3.01.2015

Czy robię postanowienia noworoczne?

Hej ! ;-) Witam Was Moi Drodzy w Nowym Roku :) Z tej okazji życzę Wam aby rok 2015 był rokiem, w którym spełnią się Wasze wszystkie marzenia !


A teraz trochę gadaniny.. Czy lubię ogólnie sylwestra? Huczna zabawa? Postanowienia? Coś nowego? Hm.. jakoś tego nie czuję :) Jestem osobą, która codziennie podejmuje wyzwania, co chwilę spełnia małe i dąży do realizacji dużych marzeń, chcę z życia czerpać jak najwięcej i korzystać z każdej jego sekundy. Co nie znaczy, że nie lubię imprez :D Po prostu może zacznijmy od tego, że nie lubię/nie robię noworocznych postanowień. Mogę nawet stwierdzić, że od zawsze noc sylwestrową "przeżywałam" dość obojętnie. Bo przecież oprócz kolejnej cyfry nic tak naprawdę się nie zmieni, a wszelkie "od 1 zdrowo się odżywiam", itd, itp, przyprawiają mnie o ból głowy ;-) 

Nie mylić z planami na przyszły rok. Zawsze jest coś do czego dążymy. Obrona licencjatu/magisterki, nowa praca, spełnienie marzenia, wycieczka do innego kraju. Nie wyobrażam sobie życia na zasadzie praca-dom-sen-jedzenie. Spontaniczność, uśmiech, wyzwania i realizacja marzeń to jest to!

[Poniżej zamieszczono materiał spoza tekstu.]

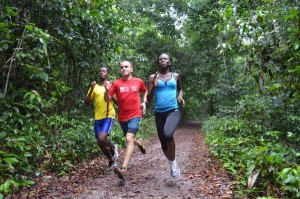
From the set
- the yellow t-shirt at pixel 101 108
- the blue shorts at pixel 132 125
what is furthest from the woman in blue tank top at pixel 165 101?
the yellow t-shirt at pixel 101 108

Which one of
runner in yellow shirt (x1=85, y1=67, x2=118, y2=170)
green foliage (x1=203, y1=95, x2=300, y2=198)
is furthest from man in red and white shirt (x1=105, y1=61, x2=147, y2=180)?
green foliage (x1=203, y1=95, x2=300, y2=198)

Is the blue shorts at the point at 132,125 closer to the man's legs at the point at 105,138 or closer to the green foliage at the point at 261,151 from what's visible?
the man's legs at the point at 105,138

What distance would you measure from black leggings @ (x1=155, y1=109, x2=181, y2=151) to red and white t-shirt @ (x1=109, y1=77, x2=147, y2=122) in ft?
1.34

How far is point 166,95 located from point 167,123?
0.53 metres

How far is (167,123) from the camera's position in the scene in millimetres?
5348

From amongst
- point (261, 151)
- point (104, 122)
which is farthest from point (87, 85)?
point (261, 151)

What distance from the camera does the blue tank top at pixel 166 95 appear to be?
5.54 metres

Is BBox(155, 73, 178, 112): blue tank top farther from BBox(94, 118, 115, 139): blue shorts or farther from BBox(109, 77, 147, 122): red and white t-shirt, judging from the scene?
BBox(94, 118, 115, 139): blue shorts

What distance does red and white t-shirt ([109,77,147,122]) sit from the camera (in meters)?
5.62

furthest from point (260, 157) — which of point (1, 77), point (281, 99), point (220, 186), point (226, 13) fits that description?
point (1, 77)

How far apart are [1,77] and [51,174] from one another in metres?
2.28

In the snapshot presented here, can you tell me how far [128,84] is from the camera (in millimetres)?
5707

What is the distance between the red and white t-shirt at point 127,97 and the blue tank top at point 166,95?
0.40 meters

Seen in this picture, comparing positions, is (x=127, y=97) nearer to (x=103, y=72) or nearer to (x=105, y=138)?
(x=105, y=138)
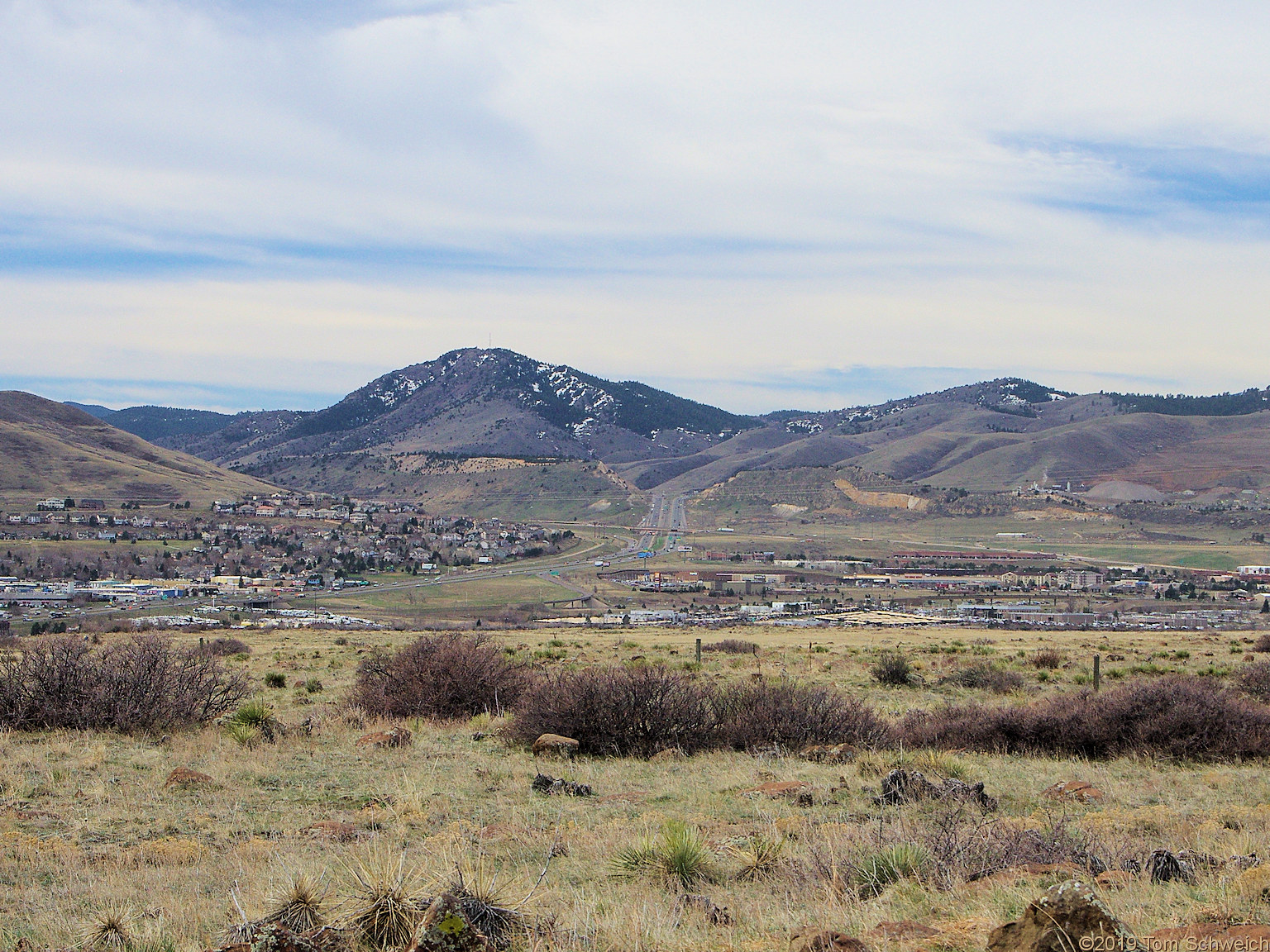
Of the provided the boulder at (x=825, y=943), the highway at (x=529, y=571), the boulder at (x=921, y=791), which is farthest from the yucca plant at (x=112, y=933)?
the highway at (x=529, y=571)

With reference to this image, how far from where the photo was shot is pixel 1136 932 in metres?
5.02

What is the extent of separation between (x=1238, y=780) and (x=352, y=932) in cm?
1050

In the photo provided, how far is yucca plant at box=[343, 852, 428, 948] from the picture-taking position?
4938 millimetres

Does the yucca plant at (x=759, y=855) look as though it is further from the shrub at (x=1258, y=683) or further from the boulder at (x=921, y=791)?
the shrub at (x=1258, y=683)

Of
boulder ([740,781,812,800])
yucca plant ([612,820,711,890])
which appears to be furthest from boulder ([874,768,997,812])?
yucca plant ([612,820,711,890])

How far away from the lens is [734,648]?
101 feet

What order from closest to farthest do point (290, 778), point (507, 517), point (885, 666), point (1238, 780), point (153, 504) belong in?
point (290, 778) < point (1238, 780) < point (885, 666) < point (153, 504) < point (507, 517)

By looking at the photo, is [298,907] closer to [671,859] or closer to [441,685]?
[671,859]

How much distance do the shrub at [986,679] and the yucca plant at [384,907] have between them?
1777 cm

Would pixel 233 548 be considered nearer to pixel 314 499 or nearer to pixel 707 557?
pixel 707 557

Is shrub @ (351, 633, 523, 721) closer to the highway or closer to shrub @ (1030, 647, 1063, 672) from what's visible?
shrub @ (1030, 647, 1063, 672)

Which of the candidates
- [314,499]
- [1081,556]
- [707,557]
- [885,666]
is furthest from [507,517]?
[885,666]

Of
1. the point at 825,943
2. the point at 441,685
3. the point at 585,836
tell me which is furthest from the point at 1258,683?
the point at 825,943

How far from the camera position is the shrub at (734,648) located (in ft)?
97.7
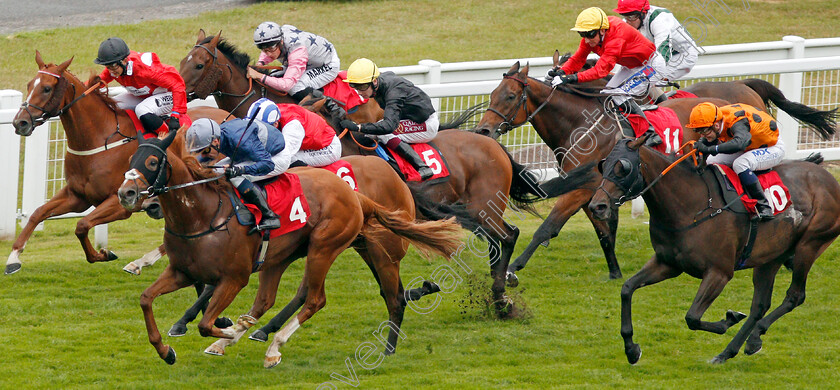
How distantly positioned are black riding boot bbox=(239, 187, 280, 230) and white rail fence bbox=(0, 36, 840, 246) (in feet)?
9.30

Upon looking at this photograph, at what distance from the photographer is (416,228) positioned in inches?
261

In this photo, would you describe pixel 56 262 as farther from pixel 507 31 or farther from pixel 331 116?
pixel 507 31

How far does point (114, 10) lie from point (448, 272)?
10755 millimetres

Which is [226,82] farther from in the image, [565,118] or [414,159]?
[565,118]

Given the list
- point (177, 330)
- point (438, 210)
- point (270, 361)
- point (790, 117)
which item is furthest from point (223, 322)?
point (790, 117)

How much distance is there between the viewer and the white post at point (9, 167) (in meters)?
8.62

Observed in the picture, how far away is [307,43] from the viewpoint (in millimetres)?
8297

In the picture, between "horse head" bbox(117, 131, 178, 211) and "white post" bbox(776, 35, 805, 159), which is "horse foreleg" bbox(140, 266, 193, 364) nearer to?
"horse head" bbox(117, 131, 178, 211)

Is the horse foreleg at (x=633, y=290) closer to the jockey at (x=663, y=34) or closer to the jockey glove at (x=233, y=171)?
the jockey glove at (x=233, y=171)

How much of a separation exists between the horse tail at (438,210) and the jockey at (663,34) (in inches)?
89.8

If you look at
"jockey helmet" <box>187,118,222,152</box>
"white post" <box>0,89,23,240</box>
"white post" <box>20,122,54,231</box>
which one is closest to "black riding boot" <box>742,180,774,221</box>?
"jockey helmet" <box>187,118,222,152</box>

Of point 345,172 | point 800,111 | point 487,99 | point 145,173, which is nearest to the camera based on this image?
point 145,173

Rok 2014 był bardzo udany :))) Od początku roku same niespodzianki: nieoczekiwany przyjazd przyjaciółki na moje urodziny, odwiedziny mamy w Londynie, urlop w Polsce, nowy samochód, wyjazd do Irlandii + wszystkie zdane egzaminy, napisana magisterka, postanowienie założenia aparatu na zęby (realizacja po wielu przejściach w przyszłym tygodniu łłłłiii), zdrówko + najważniejsze: od 4 lat wciąż udany związek. Wszystkim życzę tego, aby przez cały rok, każdego dnia, każdej minuty, mieli obok siebie osobę, która kocha bezgranicznie i na którą zawsze można polegać. Z tego powodu od 5 lat każdy mój rok jest szczęśliwy.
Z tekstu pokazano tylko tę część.